Print every line of the material below verbatim, leaving out the pictures.

[The records]
>>>
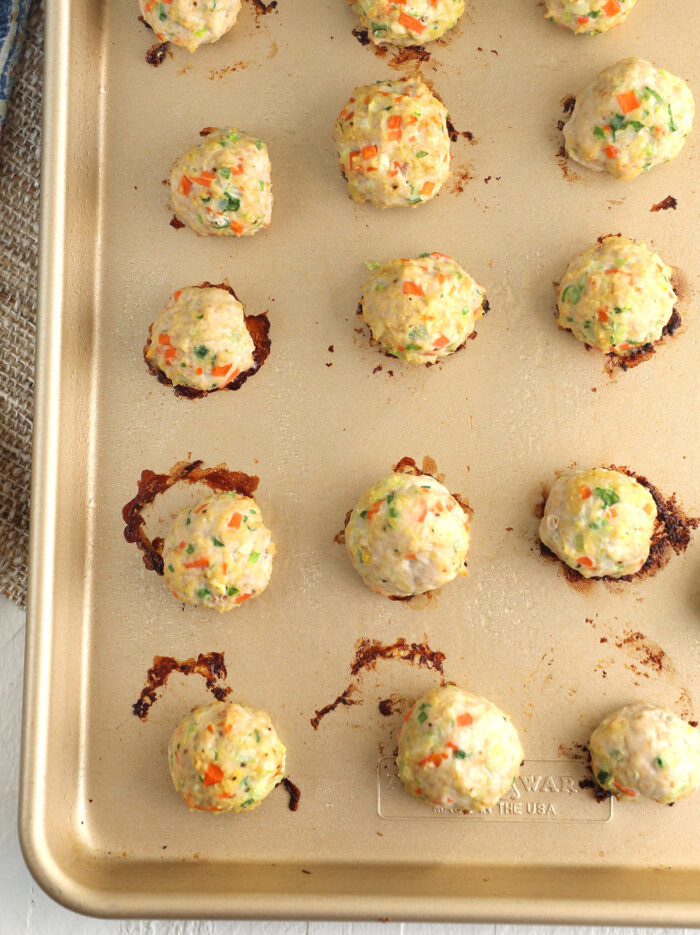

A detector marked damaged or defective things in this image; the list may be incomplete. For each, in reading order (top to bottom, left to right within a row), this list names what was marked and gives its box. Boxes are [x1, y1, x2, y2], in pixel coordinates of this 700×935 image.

burnt drippings [144, 42, 167, 66]
burnt drippings [350, 27, 372, 45]
burnt drippings [652, 196, 680, 214]
burnt drippings [142, 286, 270, 402]
burnt drippings [123, 458, 260, 576]
burnt drippings [540, 468, 696, 584]
burnt drippings [131, 656, 230, 720]
burnt drippings [310, 684, 360, 736]
burnt drippings [314, 636, 446, 732]
burnt drippings [352, 640, 446, 676]
burnt drippings [280, 780, 300, 808]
<<<
[Final result]
A detector marked damaged or defective things in this image; the list may be incomplete. For each, in reading order (top to bottom, left to right within a row), this list names what was marked and gives its box. Boxes are [x1, y1, x2, y2], in pixel coordinates of this 700×935 image.

burnt drippings [144, 42, 167, 66]
burnt drippings [350, 27, 372, 45]
burnt drippings [652, 196, 680, 214]
burnt drippings [142, 286, 270, 402]
burnt drippings [123, 458, 260, 576]
burnt drippings [540, 468, 696, 584]
burnt drippings [131, 656, 230, 720]
burnt drippings [310, 684, 360, 736]
burnt drippings [314, 636, 446, 732]
burnt drippings [352, 640, 446, 676]
burnt drippings [280, 780, 300, 808]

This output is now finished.